[Short exercise A]
Write out the part of the passage on data centre operations that begins at the words "It may surprise" and ends after the words "an anomalous situation.".

[Text passage]
▬▬▬▬▬▬▬▬▬▬
It may surprise some that despite its sheer size, a typical data centre is operated by a relatively small number of personnel. This is because the vast majority of the electrical and mechanical plumbing systems run autonomously in the background where they operate round-the-clock. And no wonder, considering the split-second reaction times needed to keep power flowing in the event of a power incident.
Of course, it is up to the diligence of data centre engineers to ensure that the hardware and their fail-safes are kept in tip-top condition. This is achieved through a mixture of proactive maintenance to fix things before they break, expedite repairs when they do, and be there to make the correct decisions in the event of an anomalous situation.
An eye on operations
While rarely talked about outside of specialist circles, the technical skills, professionalism, and excellence of data centre engineers is often the defining trait of a great data centre. Conversely, no amount of investments in facilities can make up for inadequacies with the operations team.
For a greenfield data centre, this entails having the operations team finalize and document all standard operation procedures and maintenance operational protocol (MOP) ahead of the go-live date. The idea is to ensure that pertinent processes are fine-tuned and exhaustively documented, leaving no room for ambiguity.
This is where Uptime Institute's Tier Certification of Operational Sustainability comes into the picture. Obtainable after one year, the accreditation looks into multiple considerations such as staffing levels, training processes, maintenance logs and various other procedures to appraise the overall operational rigor of a data centre.
Just as not everyone with a driving license have what it takes to drive a Formula One race car, merely being a technician or engineer does not automatically qualify them to operate a data centre. The Operational Sustainability standard hence serves as an internationally recognized benchmark to independently audit and certify that the operational team have what it takes to run a Tier IV or Tier III data centre.
All about people
It is no secret that a significant proportion, if not an outright majority of IT problems and outages can be traced back to human errors. While it may be naïve to claim that one can eliminate them, it goes without saying that the presence of competent and experienced professionals does make a world of difference in reducing them.
Running a data centre is really a team effort, and hiring is a holistic affair that cannot be limited to well-honed areas such as technical skills, years of experience, or having the right mix of specialists – factors such as having a positive attitude and passion for the data centre environment must not be overlooked.
▬▬▬▬▬▬▬▬▬▬
[Data to process]
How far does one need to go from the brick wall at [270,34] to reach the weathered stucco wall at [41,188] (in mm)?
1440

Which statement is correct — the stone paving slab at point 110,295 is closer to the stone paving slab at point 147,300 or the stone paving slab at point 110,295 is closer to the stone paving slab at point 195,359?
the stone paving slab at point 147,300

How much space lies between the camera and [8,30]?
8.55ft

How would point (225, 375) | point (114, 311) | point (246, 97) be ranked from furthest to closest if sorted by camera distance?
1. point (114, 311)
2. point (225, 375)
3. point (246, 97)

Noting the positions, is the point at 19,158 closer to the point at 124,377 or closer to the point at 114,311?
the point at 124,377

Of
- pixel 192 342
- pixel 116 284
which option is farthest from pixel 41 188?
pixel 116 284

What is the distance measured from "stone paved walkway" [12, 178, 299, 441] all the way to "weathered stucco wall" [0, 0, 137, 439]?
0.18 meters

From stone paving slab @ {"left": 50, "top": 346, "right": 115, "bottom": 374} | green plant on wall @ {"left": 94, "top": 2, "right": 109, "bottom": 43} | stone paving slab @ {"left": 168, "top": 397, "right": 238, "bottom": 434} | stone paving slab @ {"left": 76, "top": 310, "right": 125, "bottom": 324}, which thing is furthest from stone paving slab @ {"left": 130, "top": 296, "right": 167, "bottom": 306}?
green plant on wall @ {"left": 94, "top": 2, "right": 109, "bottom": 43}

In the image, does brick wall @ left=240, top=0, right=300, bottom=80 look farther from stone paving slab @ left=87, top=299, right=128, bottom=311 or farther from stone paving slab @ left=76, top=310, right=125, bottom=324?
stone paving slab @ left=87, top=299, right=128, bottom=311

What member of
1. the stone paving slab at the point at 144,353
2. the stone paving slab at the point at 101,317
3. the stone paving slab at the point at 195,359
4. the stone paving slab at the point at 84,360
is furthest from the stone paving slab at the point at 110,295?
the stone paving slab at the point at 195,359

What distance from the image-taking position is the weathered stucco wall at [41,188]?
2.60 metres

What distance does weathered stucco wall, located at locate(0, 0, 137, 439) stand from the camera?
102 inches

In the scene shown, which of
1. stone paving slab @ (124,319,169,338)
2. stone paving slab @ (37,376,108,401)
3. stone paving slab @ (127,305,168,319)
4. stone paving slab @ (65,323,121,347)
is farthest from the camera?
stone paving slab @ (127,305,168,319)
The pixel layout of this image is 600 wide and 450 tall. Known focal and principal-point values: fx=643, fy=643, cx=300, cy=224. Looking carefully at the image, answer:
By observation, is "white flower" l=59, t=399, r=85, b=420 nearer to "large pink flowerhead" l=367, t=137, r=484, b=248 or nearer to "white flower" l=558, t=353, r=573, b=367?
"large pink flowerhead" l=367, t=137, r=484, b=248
▬▬▬▬▬▬▬▬▬▬
[Short exercise B]
Lay out the lines of the entries from the line that contains "How would point" through the line that contains "3. point (246, 97)", both included, as a JSON list of strings with one string per line and no blank lines.

[Exercise result A]
It may surprise some that despite its sheer size, a typical data centre is operated by a relatively small number of personnel. This is because the vast majority of the electrical and mechanical plumbing systems run autonomously in the background where they operate round-the-clock. And no wonder, considering the split-second reaction times needed to keep power flowing in the event of a power incident.
Of course, it is up to the diligence of data centre engineers to ensure that the hardware and their fail-safes are kept in tip-top condition. This is achieved through a mixture of proactive maintenance to fix things before they break, expedite repairs when they do, and be there to make the correct decisions in the event of an anomalous situation.

[Exercise result B]
[
  "How would point (225, 375) | point (114, 311) | point (246, 97) be ranked from furthest to closest if sorted by camera distance?",
  "1. point (114, 311)",
  "2. point (225, 375)",
  "3. point (246, 97)"
]